La ciudad y los perros cumplió 50 años de vida, por esta razón, el evento fue, principalmente, una celebración a ese libro que muchas editoriales rechazaron antes de que Carlos Barral accediera a publicarlo y que marcó el inicio del escritor en el mundo de las letras. Para llegar a escribirlo, Vargas Llosa tuvo que pasar primero por una escuela de cadetes. “Mi padre descubrió mi vocación literaria y eso lo alarmó –aseguró el escritor durante la charla–. No sin cierta razón, pues esa vocación descarriada era un pasaporte hacia el fracaso, así que pensó que un colegio militar era la mejor cura”.  

Para el autor, esta experiencia fue desagradable pues, por primera vez, conoció el mundo.  Entendió que su país era víctima de grandes conflictos e injusticias, y que estaba lleno de diferencias económicas, sociales y raciales. Además se encontró con el machismo, que no solo era tolerado sino estimulado como una muestra de virilidad que se expresaba con violencia física. Su padre estaba seguro de que en ese contexto se olvidaría de la literatura, pero ocurrió todo lo contrario. “En esos dos años leí más que nunca –comentó–. Estuve castigado todo el tiempo y leía vorazmente. Nunca había escrito tanto. Creo que en esa época me convertí en un escritor profesional, pues escribía las cartas de amor que mis compañeros mandaban a sus enamoradas y me pagaban con cigarrillos. Además comencé a escribir novelitas pornográficas, la rama más viril de la literatura”.

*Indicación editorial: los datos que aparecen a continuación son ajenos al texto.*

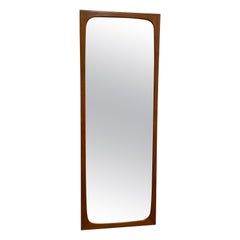 DANISH Teakholz MIRROR von Aksel Kjersgaard, Moderne der Mitte des Jahrhunderts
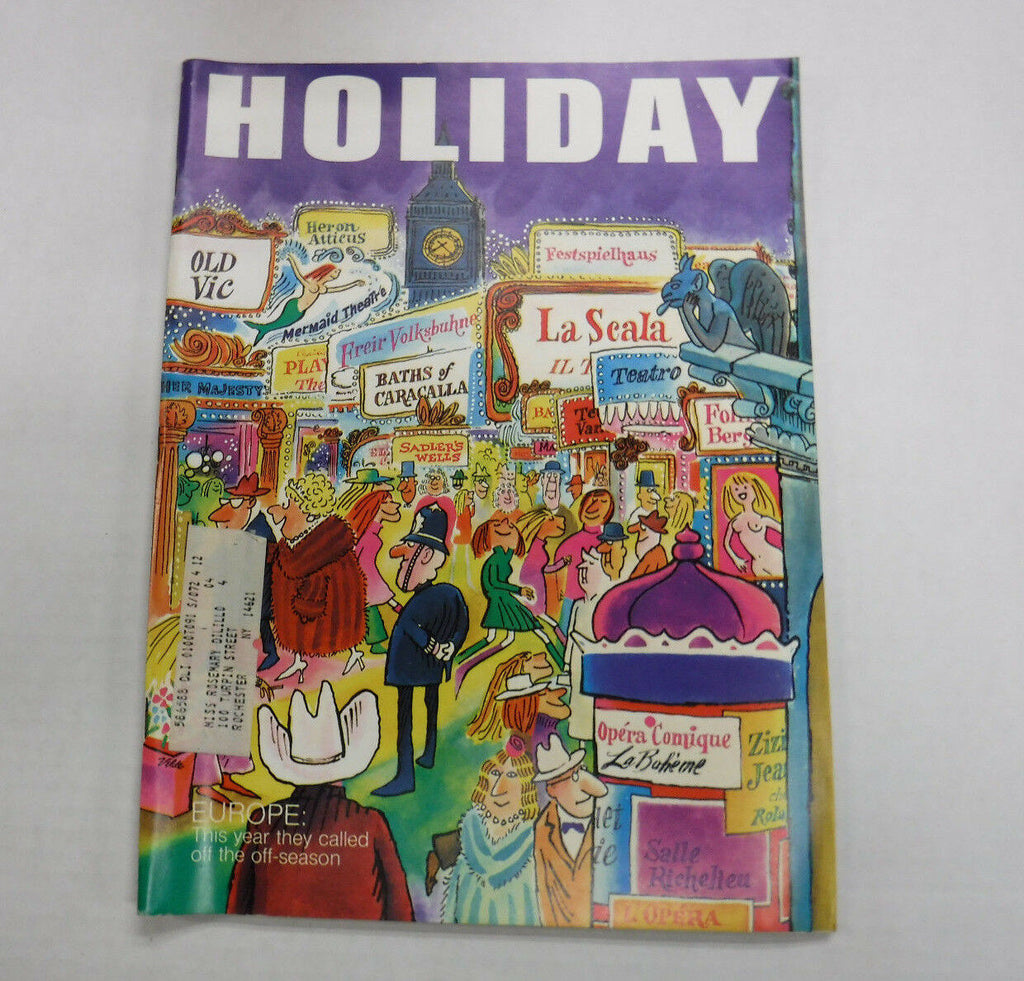 Holiday Magazine Europe This Year July/August 1972 111416R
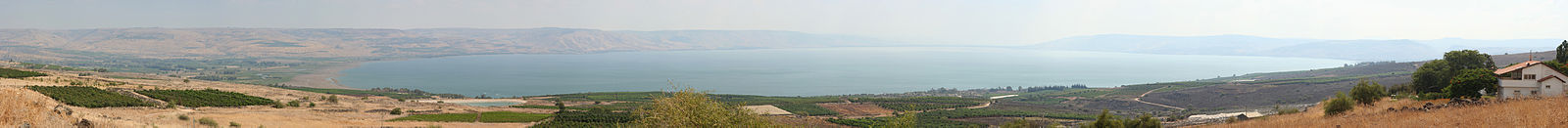 Panorama Bild See Genezareth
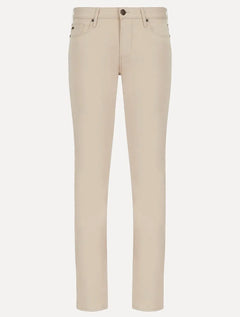 Calça Jeans Empório Armani Masculina J06 Slim Fit 5 Pockets Caqui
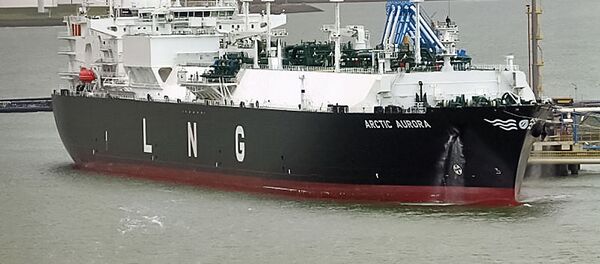 СПГ танкер Arctic Aurora, архивное фото - Sputnik Литва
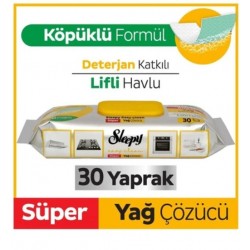 Yüzey Temizlik Havlusu 30 Adet Yağ Çözücü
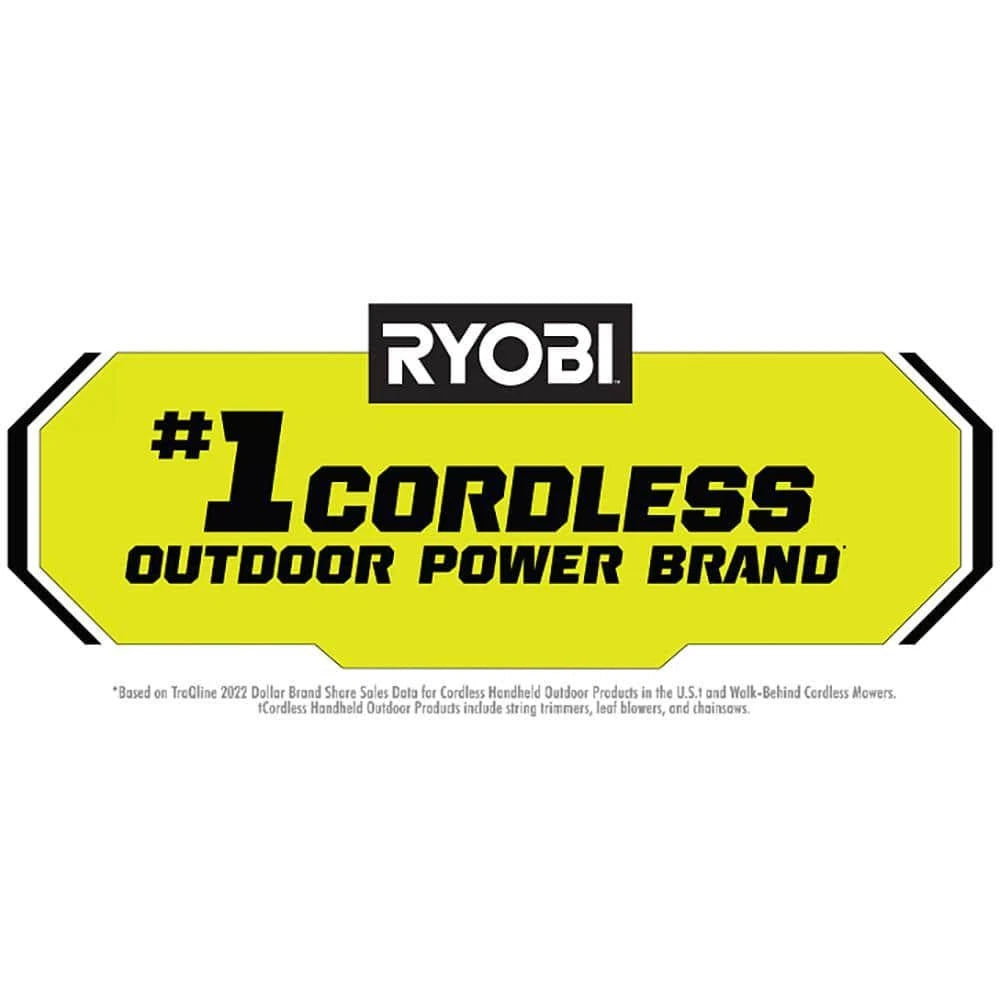 RYOBI 18V ONE+ String Trimmer with 4.0Ah Battery and Charger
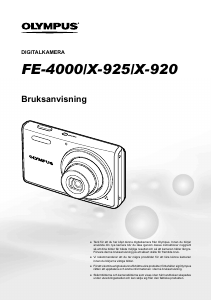 Bruksanvisning Olympus FE-4000 Digitalkamera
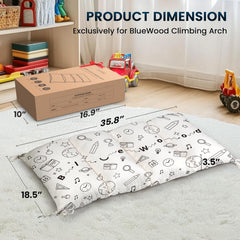 BlueWood cushion breathable cotton cover keeps kids comfortable during play.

A su salida de la escuela militar supo que tenía que contar su experiencia y así surgió La ciudad y los perros. Su padre, sin imaginárselo, terminó impulsando la vocación literaria de su hijo. Al igual que Sartre, a quien leyó con avidez y entusiasmo. “Le creí todo lo que escribía: en especial esa teoría que planteaba que a través de la literatura podía combatir la injusticia y la explotación. Las palabras son actos, con cada palabra puedes producir cambios. Esa idea eran muy estimulante”. 

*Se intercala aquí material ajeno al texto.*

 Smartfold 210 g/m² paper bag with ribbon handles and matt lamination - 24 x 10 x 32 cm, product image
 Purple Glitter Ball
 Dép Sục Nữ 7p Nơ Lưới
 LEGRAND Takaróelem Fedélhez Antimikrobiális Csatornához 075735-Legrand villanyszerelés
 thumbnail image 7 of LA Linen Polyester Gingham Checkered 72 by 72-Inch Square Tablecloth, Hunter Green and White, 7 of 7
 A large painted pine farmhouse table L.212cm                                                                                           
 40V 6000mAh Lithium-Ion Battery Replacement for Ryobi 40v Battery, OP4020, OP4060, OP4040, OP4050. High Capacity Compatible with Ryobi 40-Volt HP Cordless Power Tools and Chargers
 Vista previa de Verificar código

Cuando tuvo la libertad de hacerlo, viajó a París pues esa era la ciudad en que la atmósfera permitía que las personas se volvieran creadoras. “Yo era un peruano que soñaba con ser un escritor francés, pero cuando llegué a París descubrí América Latina. Allá estaban Cortázar, García Márquez, Fuentes, Carpentier… Con ellos entendí que teníamos problemáticas comunes y que queríamos hacer cosas muy ambiciosas con la literatura. Entonces alcanzamos reconocimiento y entre nosotros surgió una amistad”. 

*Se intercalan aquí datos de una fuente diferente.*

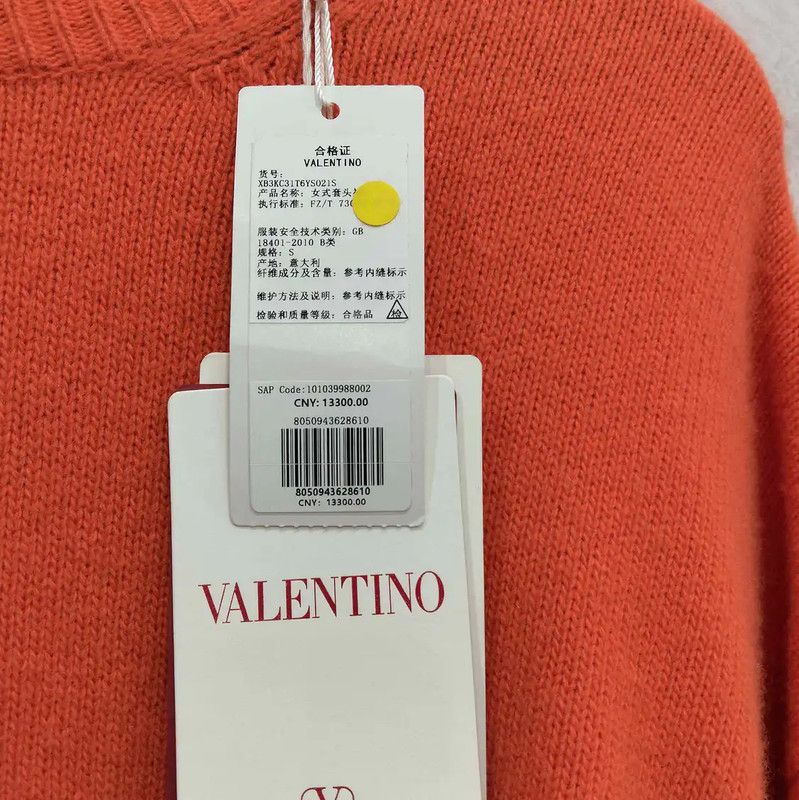 Valentino Valentino Winter Orange Wool Pullover Sweater 0089 Size S / US 4 / IT 40 - 5 Thumbnail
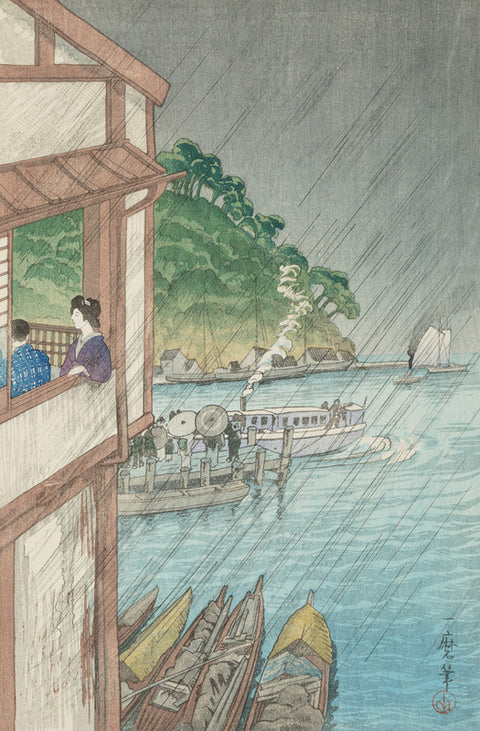 View of Mihonoseki, Izumo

Después de permitirle revelar los secretos de su pasado, Carlos Granés devolvió a Vargas Llosa al presente y lo invitó a hablar de su último libro hasta ahora, La civilización del espectáculo. “La noción de cultura ha cambiado –anotó–. Ahora es más entretenida y exige menor esfuerzo intelectual. Si la cultura es solo entretenimiento se banaliza. Una sociedad no puede ser realmente democrática si el ciudadano no tiene imaginación, si no tiene un espíritu crítico y si no busca que el mundo sea mejor. La cultura existía para eso, para estimular la imaginación”. 

Luego de una conversación amena y sincera, Granés le pidió al escritor que se despidiera con la revelación de un último secreto: “El libro que acabo de terminar se llama El héroe discreto y ocurre en el Perú de hoy, que vive un periodo positivo –contó–. Espero que, como pasó con La ciudad y los perros, esta obra también sobreviva en los próximo 50 años.”